* Exercise input *

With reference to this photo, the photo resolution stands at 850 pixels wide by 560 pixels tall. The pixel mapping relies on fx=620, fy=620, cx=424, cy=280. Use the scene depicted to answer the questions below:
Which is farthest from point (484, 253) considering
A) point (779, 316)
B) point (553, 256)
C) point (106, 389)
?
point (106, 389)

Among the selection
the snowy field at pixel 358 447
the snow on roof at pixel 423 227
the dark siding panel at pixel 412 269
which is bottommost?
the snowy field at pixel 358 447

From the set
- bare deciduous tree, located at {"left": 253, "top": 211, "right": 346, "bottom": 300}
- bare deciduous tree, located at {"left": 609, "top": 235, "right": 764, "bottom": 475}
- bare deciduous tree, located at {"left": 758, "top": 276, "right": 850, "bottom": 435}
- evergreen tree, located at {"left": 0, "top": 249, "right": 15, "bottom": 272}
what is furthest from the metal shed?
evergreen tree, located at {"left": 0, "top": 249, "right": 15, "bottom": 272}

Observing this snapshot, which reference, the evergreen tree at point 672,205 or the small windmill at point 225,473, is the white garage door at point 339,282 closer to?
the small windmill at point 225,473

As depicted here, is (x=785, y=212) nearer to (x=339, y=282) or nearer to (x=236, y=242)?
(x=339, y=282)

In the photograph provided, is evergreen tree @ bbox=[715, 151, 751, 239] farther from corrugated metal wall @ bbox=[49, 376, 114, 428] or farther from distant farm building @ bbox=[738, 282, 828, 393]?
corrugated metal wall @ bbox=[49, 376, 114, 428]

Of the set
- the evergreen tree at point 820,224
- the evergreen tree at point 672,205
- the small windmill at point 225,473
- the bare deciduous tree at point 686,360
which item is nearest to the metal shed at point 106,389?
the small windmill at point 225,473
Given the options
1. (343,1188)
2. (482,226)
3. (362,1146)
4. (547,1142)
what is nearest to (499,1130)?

* Short problem *
Copy the listing above word for word, from start to finish.

* Answer to this exercise *
With reference to this photo, the photo resolution stands at 850 pixels wide by 560 pixels tall. The pixel mapping relies on fx=620, fy=620, cx=424, cy=280. Use the scene depicted to answer the questions below:
Which is farthest from point (484, 253) considering
A) point (779, 316)
B) point (553, 256)
C) point (106, 389)
?
point (106, 389)

Among the selection
the snowy field at pixel 358 447
the snow on roof at pixel 423 227
the dark siding panel at pixel 412 269
which is bottommost?
the snowy field at pixel 358 447

From the set
- bare deciduous tree, located at {"left": 253, "top": 211, "right": 346, "bottom": 300}
- bare deciduous tree, located at {"left": 609, "top": 235, "right": 764, "bottom": 475}
- bare deciduous tree, located at {"left": 758, "top": 276, "right": 850, "bottom": 435}
- evergreen tree, located at {"left": 0, "top": 249, "right": 15, "bottom": 272}
what is furthest from the metal shed?
evergreen tree, located at {"left": 0, "top": 249, "right": 15, "bottom": 272}

Observing this snapshot, which reference, the evergreen tree at point 672,205 or the small windmill at point 225,473, is the white garage door at point 339,282 closer to?
the small windmill at point 225,473

As depicted here, is (x=785, y=212) nearer to (x=339, y=282) or nearer to (x=236, y=242)?
(x=339, y=282)

In the photograph provided, is evergreen tree @ bbox=[715, 151, 751, 239] farther from corrugated metal wall @ bbox=[49, 376, 114, 428] or farther from distant farm building @ bbox=[738, 282, 828, 393]?
corrugated metal wall @ bbox=[49, 376, 114, 428]

Of the set
- the evergreen tree at point 820,224
- the evergreen tree at point 672,205
- the small windmill at point 225,473
- the bare deciduous tree at point 686,360
which item is nearest to the metal shed at point 106,389?
the small windmill at point 225,473
Given the options
1. (343,1188)
2. (482,226)
3. (362,1146)
4. (547,1142)
what is nearest to (499,1130)?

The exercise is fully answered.